Aircraft cybersecurity efforts have tended to focus at the strategic or tactical
levels without a clear connection between the two. There are many excellent
engineering tools already in widespread use, but many organizations have not yet
integrated and linked them into an overarching “campaign plan” that connects
those tactical actions such as process hazard analysis, threat modeling, and
probabilistic methods to the desired strategic outcome of secure and resilient
systems. This article presents the combined systems security engineering process
(CSSEP) as a way to fill that gap.
Systems theory provides the theoretical foundation on which CSSEP is built. CSSEP
is structured as a control loop in which the engineering team is the controller
of the design process. The engineering team needs to have an explicit process
model on how systems should be secured, and a control algorithm that determines
what control actions should be selected. CSSEP’s process model postulates that
security is best achieved by a balance of cybersecurity, cyber resiliency,
defensibility, and recoverability and that control is best established by
developing security constraints versus attempting to find every vulnerability.
CSSEP then transmits those security constraints as requirements into the design
process.
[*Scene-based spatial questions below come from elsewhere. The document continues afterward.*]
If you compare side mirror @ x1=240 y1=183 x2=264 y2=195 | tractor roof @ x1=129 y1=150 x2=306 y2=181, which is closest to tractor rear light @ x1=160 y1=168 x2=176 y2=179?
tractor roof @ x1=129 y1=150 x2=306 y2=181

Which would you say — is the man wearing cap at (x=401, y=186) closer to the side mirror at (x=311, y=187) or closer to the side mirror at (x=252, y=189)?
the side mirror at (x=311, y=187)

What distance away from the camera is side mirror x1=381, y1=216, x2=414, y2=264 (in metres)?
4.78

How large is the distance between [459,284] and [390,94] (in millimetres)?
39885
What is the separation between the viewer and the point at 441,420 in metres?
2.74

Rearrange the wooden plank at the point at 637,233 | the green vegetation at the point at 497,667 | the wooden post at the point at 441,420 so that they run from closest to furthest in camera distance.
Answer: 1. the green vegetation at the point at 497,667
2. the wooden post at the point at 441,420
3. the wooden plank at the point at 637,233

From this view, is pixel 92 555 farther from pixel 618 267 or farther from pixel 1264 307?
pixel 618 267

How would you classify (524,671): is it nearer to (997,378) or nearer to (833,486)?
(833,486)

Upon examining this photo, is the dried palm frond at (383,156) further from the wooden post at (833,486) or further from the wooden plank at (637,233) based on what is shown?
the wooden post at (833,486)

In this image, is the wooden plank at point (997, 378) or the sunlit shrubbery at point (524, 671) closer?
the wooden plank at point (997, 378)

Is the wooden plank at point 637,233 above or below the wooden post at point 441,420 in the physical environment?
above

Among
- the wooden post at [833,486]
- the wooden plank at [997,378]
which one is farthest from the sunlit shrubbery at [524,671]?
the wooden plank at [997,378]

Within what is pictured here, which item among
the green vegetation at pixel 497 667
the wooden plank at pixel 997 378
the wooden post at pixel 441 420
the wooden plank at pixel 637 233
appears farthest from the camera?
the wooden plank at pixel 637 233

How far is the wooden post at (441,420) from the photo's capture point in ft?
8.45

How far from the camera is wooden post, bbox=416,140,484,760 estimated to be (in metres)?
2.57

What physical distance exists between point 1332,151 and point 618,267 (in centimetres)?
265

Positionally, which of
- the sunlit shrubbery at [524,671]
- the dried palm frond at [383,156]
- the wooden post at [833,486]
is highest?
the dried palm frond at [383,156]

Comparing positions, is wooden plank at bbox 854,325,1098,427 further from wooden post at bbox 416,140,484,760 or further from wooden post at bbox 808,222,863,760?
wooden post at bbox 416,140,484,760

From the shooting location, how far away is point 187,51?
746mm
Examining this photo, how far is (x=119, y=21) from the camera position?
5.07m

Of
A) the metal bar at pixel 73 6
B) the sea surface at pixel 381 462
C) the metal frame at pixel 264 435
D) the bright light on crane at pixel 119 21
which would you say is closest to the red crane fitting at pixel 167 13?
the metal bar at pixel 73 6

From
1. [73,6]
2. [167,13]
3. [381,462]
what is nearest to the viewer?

The design process used in CSSEP is the prioritized integrated cyber
assessment methodology (PICAM). PICAM includes four phases that are looped
including mission analysis, cooperative testing, adversarial assessment, and
secure design. Feedback is then presented back to the engineering team using the
probabilistic mission risk analysis (PMRA) supported by test data to close the
control loop.
CSSEP identifies the major functions needed to do effective aircraft
cybersecurity and provides a flexible framework as the “missing link” to connect
the strategic and tactical levels of aircraft cybersecurity.